Tycho tried to focus on his bandaging.
They’re dying right now. Some of them are dying. And it’s because I put them
there.
He finished with his patient and moved on to the next one.
It’s awfully quiet out there right now. Maybe they’re doing well. Maybe they’ve found Koschei. Maybe this stupid plan will work out after all.
“Good God, sir, what’s that?!”
Tycho looked up and saw a pale shape snaking its way along the deck. “Aether! It’s the aether, it’s here. Get the men up, get them out of here!” He jumped to his feet and began yanking at the injured man in front of him as the two medics grabbed the arms and legs of another man and fumbled him down the hall, heading farther aft.

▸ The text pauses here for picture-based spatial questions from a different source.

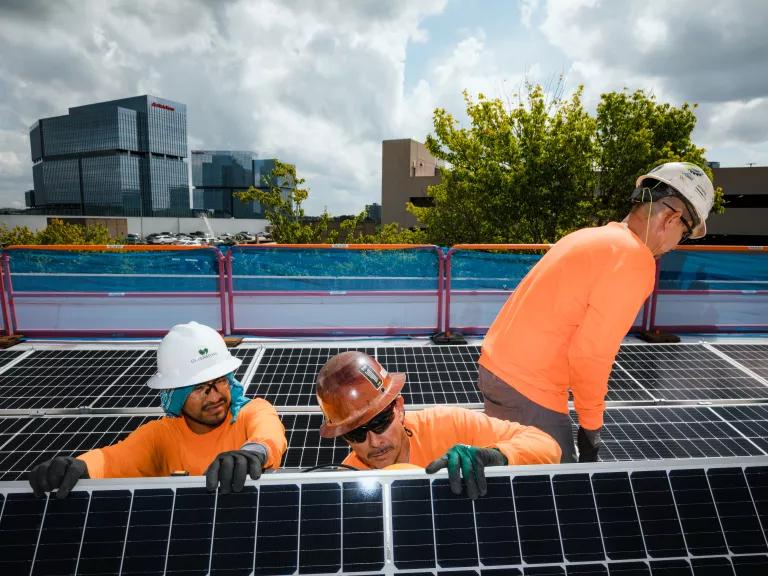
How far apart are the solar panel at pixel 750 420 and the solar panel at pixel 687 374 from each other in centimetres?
24

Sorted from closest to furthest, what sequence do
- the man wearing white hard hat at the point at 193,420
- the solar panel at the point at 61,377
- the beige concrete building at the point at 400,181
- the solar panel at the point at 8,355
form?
1. the man wearing white hard hat at the point at 193,420
2. the solar panel at the point at 61,377
3. the solar panel at the point at 8,355
4. the beige concrete building at the point at 400,181

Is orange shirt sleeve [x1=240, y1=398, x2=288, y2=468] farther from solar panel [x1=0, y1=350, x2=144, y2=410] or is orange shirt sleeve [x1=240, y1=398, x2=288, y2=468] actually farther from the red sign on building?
the red sign on building

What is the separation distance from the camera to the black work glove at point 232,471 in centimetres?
168

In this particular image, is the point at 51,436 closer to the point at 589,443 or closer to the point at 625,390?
the point at 589,443

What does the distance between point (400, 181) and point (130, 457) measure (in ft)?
211

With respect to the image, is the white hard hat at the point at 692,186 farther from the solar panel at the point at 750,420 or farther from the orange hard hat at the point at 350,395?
the solar panel at the point at 750,420

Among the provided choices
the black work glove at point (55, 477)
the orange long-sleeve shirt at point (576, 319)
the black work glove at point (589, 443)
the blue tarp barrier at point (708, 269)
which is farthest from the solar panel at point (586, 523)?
the blue tarp barrier at point (708, 269)

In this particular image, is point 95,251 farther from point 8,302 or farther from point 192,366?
point 192,366

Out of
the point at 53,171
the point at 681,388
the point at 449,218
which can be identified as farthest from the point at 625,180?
the point at 53,171

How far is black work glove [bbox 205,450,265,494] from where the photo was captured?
1.68 m

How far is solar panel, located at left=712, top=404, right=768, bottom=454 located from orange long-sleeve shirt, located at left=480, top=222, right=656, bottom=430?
220 cm

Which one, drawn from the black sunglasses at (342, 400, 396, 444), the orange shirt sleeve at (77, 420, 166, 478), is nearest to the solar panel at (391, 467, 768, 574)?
the black sunglasses at (342, 400, 396, 444)

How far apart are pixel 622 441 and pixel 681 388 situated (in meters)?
1.65

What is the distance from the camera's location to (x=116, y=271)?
8.42m
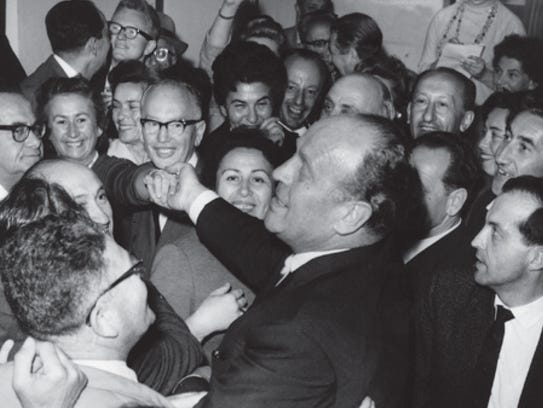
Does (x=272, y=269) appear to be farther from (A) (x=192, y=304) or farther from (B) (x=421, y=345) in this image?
(B) (x=421, y=345)

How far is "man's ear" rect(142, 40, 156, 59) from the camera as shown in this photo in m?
4.59

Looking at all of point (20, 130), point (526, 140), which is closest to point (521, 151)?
point (526, 140)

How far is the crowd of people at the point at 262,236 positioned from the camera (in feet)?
4.74

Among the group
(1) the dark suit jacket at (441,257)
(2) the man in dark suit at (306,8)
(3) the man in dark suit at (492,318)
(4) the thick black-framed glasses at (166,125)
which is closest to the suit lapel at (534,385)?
(3) the man in dark suit at (492,318)

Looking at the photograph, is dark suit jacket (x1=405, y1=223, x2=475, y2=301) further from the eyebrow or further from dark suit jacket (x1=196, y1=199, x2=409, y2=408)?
dark suit jacket (x1=196, y1=199, x2=409, y2=408)

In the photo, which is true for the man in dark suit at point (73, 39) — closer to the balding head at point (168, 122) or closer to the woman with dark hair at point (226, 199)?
the balding head at point (168, 122)

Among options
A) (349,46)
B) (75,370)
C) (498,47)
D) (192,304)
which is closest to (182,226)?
(192,304)

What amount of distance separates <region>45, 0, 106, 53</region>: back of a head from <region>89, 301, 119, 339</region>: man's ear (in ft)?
10.2

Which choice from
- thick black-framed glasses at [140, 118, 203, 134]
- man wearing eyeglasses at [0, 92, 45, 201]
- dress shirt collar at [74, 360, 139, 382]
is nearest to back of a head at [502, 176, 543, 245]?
thick black-framed glasses at [140, 118, 203, 134]

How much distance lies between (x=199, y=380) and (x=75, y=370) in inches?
27.0

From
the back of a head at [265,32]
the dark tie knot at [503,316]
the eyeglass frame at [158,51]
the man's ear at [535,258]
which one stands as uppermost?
the back of a head at [265,32]

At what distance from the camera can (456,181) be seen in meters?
3.19

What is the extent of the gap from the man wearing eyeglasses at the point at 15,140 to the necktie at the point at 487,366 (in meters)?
2.16

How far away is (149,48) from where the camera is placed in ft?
15.2
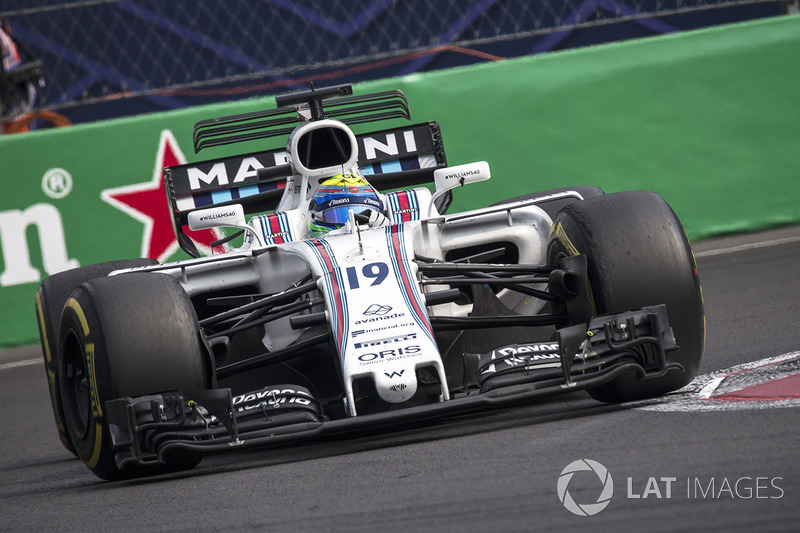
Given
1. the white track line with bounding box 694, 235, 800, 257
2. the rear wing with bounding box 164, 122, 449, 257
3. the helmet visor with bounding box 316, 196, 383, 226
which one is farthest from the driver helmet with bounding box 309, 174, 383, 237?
the white track line with bounding box 694, 235, 800, 257

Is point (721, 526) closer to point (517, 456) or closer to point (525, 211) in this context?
point (517, 456)

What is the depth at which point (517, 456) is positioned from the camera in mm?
3930

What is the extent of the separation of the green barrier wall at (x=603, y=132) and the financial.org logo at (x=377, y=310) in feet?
16.1

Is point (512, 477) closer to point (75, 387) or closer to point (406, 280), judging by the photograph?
point (406, 280)

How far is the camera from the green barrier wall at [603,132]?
9453mm

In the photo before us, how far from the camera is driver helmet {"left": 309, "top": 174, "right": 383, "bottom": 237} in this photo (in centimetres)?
591

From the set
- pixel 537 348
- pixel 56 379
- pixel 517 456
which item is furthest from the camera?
pixel 56 379

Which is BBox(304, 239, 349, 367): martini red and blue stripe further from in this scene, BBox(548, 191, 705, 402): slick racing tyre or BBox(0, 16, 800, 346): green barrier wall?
BBox(0, 16, 800, 346): green barrier wall

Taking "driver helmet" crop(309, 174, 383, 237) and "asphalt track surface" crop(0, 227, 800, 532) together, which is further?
"driver helmet" crop(309, 174, 383, 237)

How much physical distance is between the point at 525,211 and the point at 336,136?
1.22m

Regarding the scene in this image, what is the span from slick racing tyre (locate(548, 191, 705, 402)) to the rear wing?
2412mm

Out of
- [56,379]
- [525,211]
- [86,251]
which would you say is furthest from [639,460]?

Tycho pulled and pulled, but he could only shift the wounded sailor a few steps and the curling, writhing tendril of white mist was flowing closer and closer to him.
“I’m sorry,” he whispered as he dropped the sailor. He stumbled backward the first few paces, keeping his eyes on the mist. Then he heard the screams.
Men were screaming in the distance, their voices echoing across the waters and in the narrow steel canyons between the ships’ hulls. There were no words, no cries for help, no names, no pleas. Just wordless shrieks of pain and terror.
Tycho turned and ran back down the hall. At the end of the corridor was a locked door and he pounded on it, yelling, “Let me in! Let me in!”
But the door remained shut, and there was no sound of anyone on the other side.
The entire hull of the Herakles shuddered and groaned as the ship began to list to starboard, and the growling and crackling sounds of fire echoed in the distance while yellow and red lights danced on the walls.
And along the floor of the corridor, the thin fingers of the aether mist crept toward him.
Tycho pulled out his revolver and glanced around at the walls, but there was only one target. He flattened himself against the inner bulkhead, aimed, and fired.
The first bullet shattered the window, and the next four shots smashed away the bits of the frame and small chunks of the wall, splintering the wooden panels and revealing a few ragged glimpses of the black night outside.